ACE ist jetzt nahe 0.19u. In drei Tagen von 0.095 auf 0.378 gezogen, und in vier Stunden wieder fast zur Hälfte zurückgeschmissen.

Diese parabelförmige Stoß-Strategie entsteht aus gebunkertem Kapital, nicht aus Wertkäufen. Ich habe mir alles angesehen: keine Coins gelistet, keine Kooperationen, kein Upgrade. Die News-Lage ist leer. Auf dem Marktplatz sind nur Posts wie „Top-Gewinnerliste“ und „Ziel komplett getroffen“ – es ist zwar lebhaft, aber das sind im Grunde nur Aufhol- und Jagdgeräusche, keine neuen Kauforders.
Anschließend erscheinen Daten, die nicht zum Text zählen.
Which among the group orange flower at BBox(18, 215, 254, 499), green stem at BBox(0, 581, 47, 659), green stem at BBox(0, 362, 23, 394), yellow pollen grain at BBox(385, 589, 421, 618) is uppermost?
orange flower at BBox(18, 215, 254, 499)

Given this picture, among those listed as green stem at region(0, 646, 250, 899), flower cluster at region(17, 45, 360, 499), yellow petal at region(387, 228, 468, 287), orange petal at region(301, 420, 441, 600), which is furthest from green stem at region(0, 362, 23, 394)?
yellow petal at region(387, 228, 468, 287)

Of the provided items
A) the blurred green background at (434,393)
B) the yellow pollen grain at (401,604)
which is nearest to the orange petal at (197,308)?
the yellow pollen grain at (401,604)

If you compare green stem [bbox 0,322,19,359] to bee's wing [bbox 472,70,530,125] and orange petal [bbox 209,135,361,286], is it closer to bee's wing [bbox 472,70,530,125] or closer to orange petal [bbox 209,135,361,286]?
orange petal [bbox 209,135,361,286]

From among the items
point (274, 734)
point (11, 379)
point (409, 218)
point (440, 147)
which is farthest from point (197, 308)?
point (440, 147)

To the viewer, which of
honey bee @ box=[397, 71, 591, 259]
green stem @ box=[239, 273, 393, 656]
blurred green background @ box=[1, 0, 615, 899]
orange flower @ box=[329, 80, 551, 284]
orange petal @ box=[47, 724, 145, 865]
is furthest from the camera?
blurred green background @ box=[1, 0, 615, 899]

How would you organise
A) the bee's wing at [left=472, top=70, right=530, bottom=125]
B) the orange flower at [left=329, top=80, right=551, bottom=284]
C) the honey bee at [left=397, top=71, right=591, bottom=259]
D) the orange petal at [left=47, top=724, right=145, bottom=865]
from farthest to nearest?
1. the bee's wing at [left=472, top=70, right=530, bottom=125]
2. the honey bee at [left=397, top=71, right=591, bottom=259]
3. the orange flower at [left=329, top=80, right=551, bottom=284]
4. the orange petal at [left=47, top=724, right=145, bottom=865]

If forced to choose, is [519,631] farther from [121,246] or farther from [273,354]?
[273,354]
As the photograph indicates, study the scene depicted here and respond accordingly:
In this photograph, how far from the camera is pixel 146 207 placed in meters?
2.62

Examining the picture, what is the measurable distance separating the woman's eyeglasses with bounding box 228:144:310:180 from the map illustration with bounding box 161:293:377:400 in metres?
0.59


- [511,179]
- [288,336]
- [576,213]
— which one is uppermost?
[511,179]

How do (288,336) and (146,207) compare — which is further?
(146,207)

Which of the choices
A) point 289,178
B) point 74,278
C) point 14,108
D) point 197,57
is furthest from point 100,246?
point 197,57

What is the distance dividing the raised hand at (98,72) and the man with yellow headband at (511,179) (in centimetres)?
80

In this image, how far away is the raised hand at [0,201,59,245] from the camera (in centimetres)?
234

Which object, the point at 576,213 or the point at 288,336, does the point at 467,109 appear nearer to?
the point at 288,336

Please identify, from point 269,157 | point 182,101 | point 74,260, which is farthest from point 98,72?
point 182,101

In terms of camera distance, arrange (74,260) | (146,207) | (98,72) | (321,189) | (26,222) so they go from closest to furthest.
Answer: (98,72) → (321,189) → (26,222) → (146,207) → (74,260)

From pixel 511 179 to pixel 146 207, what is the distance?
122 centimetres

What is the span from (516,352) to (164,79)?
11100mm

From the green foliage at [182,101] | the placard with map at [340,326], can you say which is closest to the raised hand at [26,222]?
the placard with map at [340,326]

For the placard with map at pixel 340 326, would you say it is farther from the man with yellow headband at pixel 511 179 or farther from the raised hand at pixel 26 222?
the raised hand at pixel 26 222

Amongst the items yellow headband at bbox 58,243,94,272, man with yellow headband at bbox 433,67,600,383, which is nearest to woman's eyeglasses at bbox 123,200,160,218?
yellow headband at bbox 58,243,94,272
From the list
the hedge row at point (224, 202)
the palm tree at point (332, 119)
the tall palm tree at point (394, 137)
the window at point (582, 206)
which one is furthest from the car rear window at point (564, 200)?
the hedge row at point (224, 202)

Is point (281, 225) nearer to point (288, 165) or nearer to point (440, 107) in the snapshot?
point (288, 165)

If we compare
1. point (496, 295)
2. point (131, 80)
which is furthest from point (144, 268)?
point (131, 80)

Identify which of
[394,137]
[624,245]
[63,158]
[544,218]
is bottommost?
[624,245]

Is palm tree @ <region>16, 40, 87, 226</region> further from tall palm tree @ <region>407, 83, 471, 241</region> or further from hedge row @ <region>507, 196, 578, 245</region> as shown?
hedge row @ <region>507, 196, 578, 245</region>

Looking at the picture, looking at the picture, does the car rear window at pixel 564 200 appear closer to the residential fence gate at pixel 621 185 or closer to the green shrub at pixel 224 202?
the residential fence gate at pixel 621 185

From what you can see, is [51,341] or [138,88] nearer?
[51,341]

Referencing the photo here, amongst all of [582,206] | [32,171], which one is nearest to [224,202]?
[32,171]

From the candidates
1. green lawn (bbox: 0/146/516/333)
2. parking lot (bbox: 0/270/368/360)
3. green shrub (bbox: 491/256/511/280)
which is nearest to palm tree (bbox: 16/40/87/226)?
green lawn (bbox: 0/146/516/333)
Entscheidend ist das Geld. Im Spot-Bereich gab es nach drei Stunden Nettoabflüsse von mehr als zwanzig Millionen. Bei zwölf Kerzen gab es nicht eine einzige mit Nettozufluss. Selbst bei großen Orders wird noch innerhalb der letzten 15 Minuten verkauft. Auf der Terminseite dagegen ist das Open Interest innerhalb eines Tages um das 2,5-fache explodiert; nach sieben Stunden ist der Marktwert wieder um fast vierzig Prozent geschrumpft – die oben aufgestaute Hebelwirkung beginnt gerade, Schulden zu begleichen. Und selbst die durchschnittlichen Funding-Rates liegen weiterhin im negativen Bereich.
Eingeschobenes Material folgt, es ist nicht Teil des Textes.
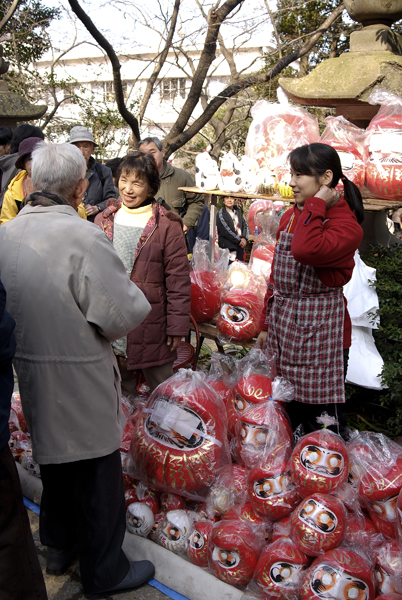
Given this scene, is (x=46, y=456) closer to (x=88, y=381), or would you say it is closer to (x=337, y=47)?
(x=88, y=381)

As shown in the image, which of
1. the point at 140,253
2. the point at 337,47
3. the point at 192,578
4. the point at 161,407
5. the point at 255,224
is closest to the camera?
the point at 192,578

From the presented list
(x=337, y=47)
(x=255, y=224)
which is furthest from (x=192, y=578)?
(x=337, y=47)

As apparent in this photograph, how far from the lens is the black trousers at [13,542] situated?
67.2 inches

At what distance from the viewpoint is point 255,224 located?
4918mm

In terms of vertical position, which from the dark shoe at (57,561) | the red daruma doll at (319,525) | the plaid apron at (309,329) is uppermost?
the plaid apron at (309,329)

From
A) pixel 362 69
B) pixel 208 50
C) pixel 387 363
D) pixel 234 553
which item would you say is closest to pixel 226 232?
pixel 208 50

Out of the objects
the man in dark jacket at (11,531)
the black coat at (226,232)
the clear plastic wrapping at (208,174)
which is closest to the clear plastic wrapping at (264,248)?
the clear plastic wrapping at (208,174)

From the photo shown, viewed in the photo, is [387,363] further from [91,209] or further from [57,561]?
[91,209]

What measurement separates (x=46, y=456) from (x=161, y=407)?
2.34 feet

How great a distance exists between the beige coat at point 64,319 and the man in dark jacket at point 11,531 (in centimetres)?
24

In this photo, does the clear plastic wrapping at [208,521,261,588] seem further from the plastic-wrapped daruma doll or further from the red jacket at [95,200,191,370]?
the red jacket at [95,200,191,370]

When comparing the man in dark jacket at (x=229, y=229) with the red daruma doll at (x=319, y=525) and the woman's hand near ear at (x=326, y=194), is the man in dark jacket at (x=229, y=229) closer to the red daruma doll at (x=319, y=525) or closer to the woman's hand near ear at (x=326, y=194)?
the woman's hand near ear at (x=326, y=194)

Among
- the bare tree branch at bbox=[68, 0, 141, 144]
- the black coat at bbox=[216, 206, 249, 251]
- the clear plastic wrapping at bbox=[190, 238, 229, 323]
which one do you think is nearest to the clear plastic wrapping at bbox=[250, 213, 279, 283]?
the clear plastic wrapping at bbox=[190, 238, 229, 323]

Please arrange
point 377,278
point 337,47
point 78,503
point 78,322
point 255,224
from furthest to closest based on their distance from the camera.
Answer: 1. point 337,47
2. point 255,224
3. point 377,278
4. point 78,503
5. point 78,322
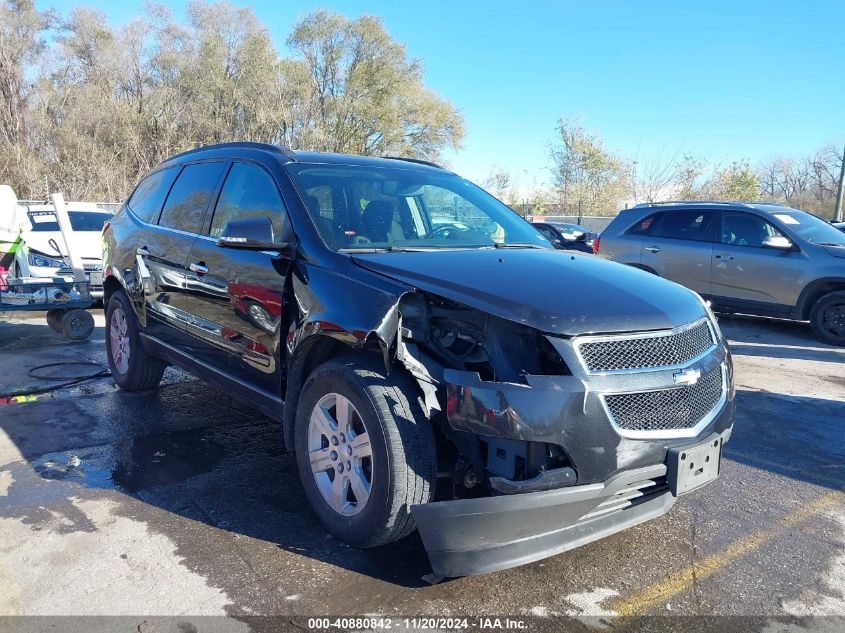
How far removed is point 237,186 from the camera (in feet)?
13.4

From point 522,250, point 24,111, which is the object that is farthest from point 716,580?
point 24,111

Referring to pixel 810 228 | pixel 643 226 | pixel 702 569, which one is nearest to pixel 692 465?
A: pixel 702 569

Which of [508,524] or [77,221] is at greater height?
[77,221]

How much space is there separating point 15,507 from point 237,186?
2.21m

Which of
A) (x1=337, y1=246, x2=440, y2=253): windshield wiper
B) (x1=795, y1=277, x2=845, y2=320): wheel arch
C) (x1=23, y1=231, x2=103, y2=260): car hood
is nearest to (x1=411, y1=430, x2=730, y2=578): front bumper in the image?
(x1=337, y1=246, x2=440, y2=253): windshield wiper

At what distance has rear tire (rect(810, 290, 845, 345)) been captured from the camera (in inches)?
340

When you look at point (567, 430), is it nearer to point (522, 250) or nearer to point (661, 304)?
point (661, 304)

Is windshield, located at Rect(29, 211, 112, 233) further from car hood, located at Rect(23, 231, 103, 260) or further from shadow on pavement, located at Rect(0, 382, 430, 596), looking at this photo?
shadow on pavement, located at Rect(0, 382, 430, 596)

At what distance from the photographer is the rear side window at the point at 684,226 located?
983 cm

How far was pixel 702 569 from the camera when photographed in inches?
118

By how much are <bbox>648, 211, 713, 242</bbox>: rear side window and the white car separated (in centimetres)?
844

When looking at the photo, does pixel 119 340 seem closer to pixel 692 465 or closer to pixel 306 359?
pixel 306 359

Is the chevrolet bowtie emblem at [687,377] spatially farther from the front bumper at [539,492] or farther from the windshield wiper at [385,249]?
the windshield wiper at [385,249]

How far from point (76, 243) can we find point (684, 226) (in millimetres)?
9810
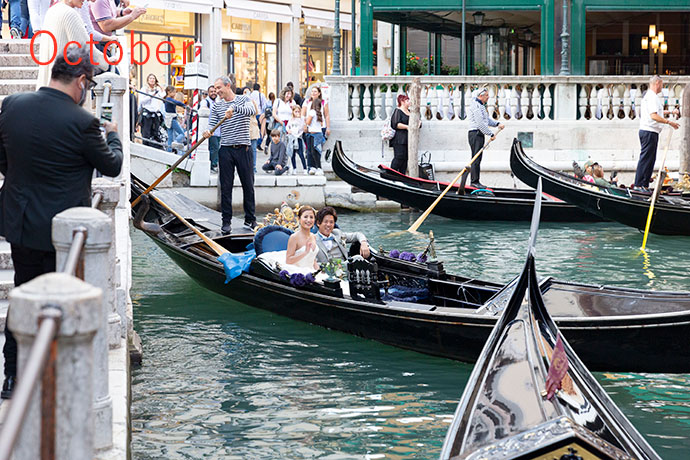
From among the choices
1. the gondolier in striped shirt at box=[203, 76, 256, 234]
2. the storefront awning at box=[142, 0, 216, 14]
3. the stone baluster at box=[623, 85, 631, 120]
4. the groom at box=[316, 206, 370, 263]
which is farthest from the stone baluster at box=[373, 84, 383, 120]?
the storefront awning at box=[142, 0, 216, 14]

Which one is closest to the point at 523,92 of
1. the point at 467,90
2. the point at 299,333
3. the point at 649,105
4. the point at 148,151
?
the point at 467,90

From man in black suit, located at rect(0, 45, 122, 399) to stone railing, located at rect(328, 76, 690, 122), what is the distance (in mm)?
7775

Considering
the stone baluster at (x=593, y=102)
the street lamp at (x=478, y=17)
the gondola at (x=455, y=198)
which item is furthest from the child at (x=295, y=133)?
the street lamp at (x=478, y=17)

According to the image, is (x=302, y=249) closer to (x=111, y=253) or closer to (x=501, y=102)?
(x=111, y=253)

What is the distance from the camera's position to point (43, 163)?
7.98ft

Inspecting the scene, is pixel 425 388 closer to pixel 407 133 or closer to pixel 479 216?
pixel 479 216

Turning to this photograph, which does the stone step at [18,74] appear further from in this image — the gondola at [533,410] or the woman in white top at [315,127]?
the woman in white top at [315,127]

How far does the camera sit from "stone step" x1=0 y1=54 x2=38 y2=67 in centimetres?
551

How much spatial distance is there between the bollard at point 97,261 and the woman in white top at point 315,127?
24.2 feet

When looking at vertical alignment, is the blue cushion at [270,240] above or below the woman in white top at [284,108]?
below

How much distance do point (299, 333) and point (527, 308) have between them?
200 cm

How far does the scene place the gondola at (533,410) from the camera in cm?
204

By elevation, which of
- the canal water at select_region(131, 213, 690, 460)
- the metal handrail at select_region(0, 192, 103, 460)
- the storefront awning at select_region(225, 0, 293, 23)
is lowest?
the canal water at select_region(131, 213, 690, 460)

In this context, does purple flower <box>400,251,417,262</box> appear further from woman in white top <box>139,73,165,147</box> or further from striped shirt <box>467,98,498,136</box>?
woman in white top <box>139,73,165,147</box>
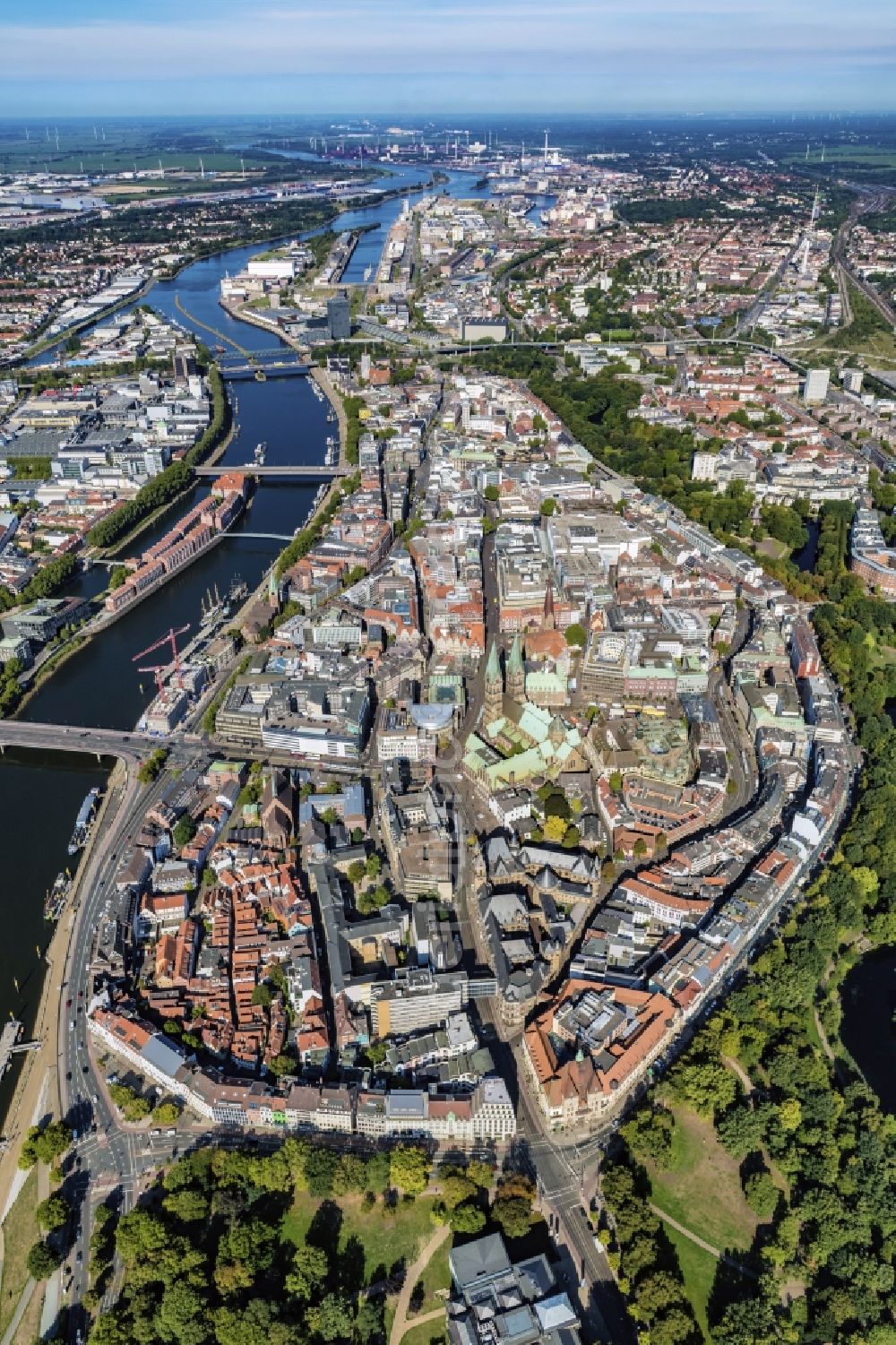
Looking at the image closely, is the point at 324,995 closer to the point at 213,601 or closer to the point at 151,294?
the point at 213,601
Ganz offen gesagt: Das ist eine Hebelrunde ohne Fundamentalantrieb. Jetzt sind wir in der Phase, in der das Kapital abzieht. Kurzfristig ist der Abstand zur 20er-Linie schnell auf fast 30 % angewachsen; die Korrektur wegen Überkauf hat gerade erst begonnen. Ein Rebound wird es auf jeden Fall geben – aber ob das ein echter Wechsel an der Position ist oder eher nur die Flucht vor dem Ausstieg, hängt davon ab, ob der Spot-Nettozufluss wieder ins Positive drehen kann.

An dieser Stelle werde ich nicht einsteigen. Ich warte, bis das Spot-Kapital zurückkommt und sich die Positionen wieder stabilisieren. Kein Hinterherjagen und kein „Messer greifen“ beim fallenden Messer.